Prompt – Reproduce the data below verbatim from the line containing "What is the precise" through its final line, and produce nothing more.

━━━

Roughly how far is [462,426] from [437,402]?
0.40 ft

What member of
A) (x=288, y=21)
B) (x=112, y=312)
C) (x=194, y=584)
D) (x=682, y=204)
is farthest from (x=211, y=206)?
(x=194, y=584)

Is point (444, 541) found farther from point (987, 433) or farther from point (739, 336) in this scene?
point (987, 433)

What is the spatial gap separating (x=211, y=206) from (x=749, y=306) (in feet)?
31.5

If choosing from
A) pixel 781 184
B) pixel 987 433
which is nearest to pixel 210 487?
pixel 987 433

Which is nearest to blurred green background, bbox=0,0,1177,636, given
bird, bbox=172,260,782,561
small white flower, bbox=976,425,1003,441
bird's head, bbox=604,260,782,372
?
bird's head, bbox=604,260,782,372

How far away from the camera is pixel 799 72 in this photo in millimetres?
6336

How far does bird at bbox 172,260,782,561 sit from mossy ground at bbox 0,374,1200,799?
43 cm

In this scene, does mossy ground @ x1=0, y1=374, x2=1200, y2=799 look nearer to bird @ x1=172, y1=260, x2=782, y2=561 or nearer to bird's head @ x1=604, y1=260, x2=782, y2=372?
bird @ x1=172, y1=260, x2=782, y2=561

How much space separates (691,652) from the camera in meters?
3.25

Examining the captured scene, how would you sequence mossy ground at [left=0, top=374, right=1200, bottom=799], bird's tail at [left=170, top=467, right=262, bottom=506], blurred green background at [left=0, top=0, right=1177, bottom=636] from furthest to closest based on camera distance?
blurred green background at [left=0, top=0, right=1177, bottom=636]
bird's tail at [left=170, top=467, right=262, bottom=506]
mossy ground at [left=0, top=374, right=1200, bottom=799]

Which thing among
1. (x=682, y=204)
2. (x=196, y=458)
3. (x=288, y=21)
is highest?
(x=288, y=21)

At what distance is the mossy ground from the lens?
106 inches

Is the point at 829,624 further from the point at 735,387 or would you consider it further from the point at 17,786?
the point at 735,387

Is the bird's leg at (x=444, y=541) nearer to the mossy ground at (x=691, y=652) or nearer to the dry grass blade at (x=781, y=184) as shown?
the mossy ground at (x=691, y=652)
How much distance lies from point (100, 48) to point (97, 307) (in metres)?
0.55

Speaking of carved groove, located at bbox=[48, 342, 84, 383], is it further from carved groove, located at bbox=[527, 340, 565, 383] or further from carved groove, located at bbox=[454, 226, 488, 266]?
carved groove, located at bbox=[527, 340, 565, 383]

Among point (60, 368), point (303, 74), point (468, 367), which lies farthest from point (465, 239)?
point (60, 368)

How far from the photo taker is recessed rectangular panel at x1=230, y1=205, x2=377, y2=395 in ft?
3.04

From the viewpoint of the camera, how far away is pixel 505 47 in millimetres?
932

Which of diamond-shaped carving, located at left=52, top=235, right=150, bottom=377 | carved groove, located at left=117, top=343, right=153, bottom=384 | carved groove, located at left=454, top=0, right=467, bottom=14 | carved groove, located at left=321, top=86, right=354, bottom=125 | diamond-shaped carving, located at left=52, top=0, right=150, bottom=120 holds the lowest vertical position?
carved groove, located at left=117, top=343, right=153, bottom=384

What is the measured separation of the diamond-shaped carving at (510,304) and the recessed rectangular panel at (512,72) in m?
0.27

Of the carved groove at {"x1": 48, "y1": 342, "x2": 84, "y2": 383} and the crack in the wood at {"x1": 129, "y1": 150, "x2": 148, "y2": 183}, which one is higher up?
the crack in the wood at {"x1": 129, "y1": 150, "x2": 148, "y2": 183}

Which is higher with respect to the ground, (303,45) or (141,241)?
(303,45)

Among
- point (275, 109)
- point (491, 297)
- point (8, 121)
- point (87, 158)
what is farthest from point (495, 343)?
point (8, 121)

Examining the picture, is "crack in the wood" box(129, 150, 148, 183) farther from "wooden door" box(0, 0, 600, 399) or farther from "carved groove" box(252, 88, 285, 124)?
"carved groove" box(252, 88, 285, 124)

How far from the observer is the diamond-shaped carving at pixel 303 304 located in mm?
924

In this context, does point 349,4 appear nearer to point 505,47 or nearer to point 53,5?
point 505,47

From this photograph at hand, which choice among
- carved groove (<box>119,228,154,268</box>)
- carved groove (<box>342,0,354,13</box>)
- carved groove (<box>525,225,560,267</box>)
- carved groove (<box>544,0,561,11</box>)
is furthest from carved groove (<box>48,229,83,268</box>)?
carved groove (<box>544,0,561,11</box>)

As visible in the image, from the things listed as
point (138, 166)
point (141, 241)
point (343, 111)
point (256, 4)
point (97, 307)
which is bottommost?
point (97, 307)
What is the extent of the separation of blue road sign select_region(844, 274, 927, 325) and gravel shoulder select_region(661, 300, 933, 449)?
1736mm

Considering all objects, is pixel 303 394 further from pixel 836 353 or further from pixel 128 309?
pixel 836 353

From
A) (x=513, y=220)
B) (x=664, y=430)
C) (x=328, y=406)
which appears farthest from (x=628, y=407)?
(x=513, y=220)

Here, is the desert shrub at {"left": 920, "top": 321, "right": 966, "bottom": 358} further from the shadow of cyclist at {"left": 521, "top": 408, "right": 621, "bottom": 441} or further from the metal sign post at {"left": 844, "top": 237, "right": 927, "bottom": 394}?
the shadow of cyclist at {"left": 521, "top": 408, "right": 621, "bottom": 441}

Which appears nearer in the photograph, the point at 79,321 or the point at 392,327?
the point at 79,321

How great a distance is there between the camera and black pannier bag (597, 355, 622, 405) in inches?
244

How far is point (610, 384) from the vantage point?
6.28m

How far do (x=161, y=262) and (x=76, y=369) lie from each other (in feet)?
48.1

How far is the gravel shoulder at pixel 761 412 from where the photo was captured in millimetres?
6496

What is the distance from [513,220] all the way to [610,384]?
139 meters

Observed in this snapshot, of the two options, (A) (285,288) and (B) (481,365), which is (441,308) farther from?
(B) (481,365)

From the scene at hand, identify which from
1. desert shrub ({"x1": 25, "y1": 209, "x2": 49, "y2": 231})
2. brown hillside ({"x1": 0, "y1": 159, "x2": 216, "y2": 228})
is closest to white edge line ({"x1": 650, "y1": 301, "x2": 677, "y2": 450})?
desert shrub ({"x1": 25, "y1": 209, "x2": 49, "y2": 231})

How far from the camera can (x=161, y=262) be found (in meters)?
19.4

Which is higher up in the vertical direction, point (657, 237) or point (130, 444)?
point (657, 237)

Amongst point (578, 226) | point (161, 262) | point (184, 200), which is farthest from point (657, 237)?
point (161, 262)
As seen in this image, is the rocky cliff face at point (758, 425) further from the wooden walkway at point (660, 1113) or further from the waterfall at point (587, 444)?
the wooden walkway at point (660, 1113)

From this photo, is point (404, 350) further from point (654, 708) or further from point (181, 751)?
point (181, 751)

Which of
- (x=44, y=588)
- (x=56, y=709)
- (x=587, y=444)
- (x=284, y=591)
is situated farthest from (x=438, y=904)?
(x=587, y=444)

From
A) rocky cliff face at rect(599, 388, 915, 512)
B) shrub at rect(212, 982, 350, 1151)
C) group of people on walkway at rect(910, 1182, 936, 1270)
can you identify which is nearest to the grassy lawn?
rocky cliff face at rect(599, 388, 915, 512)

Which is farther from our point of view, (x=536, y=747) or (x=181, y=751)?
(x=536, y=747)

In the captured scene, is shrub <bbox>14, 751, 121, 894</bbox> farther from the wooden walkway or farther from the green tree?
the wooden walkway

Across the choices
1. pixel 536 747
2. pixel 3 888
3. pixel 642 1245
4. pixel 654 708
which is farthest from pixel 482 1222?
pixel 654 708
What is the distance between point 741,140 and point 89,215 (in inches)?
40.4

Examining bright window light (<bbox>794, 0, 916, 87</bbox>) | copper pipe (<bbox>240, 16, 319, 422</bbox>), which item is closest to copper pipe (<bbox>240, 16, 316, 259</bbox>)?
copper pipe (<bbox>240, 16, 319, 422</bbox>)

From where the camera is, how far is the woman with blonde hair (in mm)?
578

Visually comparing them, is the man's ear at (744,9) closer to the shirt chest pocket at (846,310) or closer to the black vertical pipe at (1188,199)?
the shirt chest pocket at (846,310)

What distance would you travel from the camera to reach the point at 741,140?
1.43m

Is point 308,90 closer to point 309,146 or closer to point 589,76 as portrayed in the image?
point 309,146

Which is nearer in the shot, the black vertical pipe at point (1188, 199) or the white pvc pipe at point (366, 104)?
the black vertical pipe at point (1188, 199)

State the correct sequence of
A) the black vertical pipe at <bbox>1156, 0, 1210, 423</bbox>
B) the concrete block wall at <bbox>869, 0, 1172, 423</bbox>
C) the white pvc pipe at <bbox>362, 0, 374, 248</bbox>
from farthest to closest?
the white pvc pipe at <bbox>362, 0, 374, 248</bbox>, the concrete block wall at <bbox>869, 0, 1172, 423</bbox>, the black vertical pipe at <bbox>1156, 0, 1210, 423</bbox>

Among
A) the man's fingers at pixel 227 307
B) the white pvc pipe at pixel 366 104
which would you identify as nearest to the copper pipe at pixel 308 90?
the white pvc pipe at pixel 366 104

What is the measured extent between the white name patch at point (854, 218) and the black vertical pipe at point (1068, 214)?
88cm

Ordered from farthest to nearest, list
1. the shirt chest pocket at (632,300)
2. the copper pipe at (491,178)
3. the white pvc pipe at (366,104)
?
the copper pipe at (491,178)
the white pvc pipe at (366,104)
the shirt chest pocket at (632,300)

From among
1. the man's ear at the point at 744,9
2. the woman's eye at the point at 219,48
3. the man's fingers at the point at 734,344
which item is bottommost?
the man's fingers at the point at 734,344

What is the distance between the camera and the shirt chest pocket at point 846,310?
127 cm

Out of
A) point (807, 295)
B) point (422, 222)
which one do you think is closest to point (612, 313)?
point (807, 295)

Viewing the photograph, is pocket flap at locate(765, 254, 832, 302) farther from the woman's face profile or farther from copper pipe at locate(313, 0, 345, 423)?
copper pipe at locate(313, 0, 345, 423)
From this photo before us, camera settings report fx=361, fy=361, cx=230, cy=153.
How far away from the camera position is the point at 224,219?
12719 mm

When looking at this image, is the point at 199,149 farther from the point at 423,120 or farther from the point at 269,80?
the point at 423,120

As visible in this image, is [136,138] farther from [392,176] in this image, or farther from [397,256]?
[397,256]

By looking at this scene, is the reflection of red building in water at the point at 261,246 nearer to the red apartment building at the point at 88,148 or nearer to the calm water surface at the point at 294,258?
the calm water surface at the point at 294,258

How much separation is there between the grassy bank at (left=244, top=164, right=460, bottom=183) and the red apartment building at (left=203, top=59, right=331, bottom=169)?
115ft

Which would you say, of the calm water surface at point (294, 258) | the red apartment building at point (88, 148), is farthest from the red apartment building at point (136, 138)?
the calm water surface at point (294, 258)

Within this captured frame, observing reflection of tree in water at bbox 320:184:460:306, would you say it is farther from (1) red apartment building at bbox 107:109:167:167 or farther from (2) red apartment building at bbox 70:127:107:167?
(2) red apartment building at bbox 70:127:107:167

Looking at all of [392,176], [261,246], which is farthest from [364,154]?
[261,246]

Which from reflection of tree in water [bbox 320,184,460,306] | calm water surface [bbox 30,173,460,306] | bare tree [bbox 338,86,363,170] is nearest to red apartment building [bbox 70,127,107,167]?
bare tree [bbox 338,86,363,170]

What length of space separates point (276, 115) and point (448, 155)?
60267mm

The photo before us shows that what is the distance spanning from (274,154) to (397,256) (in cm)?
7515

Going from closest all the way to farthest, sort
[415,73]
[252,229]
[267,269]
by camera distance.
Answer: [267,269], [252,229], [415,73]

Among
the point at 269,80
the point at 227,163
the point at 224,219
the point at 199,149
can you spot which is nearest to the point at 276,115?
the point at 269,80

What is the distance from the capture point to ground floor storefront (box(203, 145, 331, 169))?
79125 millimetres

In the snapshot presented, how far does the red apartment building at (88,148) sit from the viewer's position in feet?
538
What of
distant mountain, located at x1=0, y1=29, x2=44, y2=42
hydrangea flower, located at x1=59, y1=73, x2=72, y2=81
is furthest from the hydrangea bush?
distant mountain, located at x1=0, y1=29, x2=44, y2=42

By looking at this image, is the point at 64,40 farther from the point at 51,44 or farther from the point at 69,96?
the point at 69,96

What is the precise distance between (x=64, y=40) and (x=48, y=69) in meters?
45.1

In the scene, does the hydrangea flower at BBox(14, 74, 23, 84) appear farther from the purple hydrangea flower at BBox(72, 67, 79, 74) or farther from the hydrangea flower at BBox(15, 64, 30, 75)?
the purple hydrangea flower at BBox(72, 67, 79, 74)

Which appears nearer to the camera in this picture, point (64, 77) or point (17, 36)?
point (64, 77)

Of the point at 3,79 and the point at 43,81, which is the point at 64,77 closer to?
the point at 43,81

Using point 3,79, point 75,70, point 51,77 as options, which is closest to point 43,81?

━━━

Response to the task –
What is the precise distance between (x=64, y=40) and (x=48, y=69) in meters?
45.1

In the scene, does the hydrangea flower at BBox(14, 74, 23, 84) appear farther from the purple hydrangea flower at BBox(72, 67, 79, 74) or farther from the hydrangea flower at BBox(15, 64, 30, 75)?
the purple hydrangea flower at BBox(72, 67, 79, 74)

Which appears nearer to the camera in this picture, point (64, 77) or point (17, 36)?
point (64, 77)

Of the point at 3,79 and the point at 43,81, which is the point at 64,77 closer to?
the point at 43,81

Using point 3,79, point 75,70, point 51,77 as options, which is closest to point 43,81?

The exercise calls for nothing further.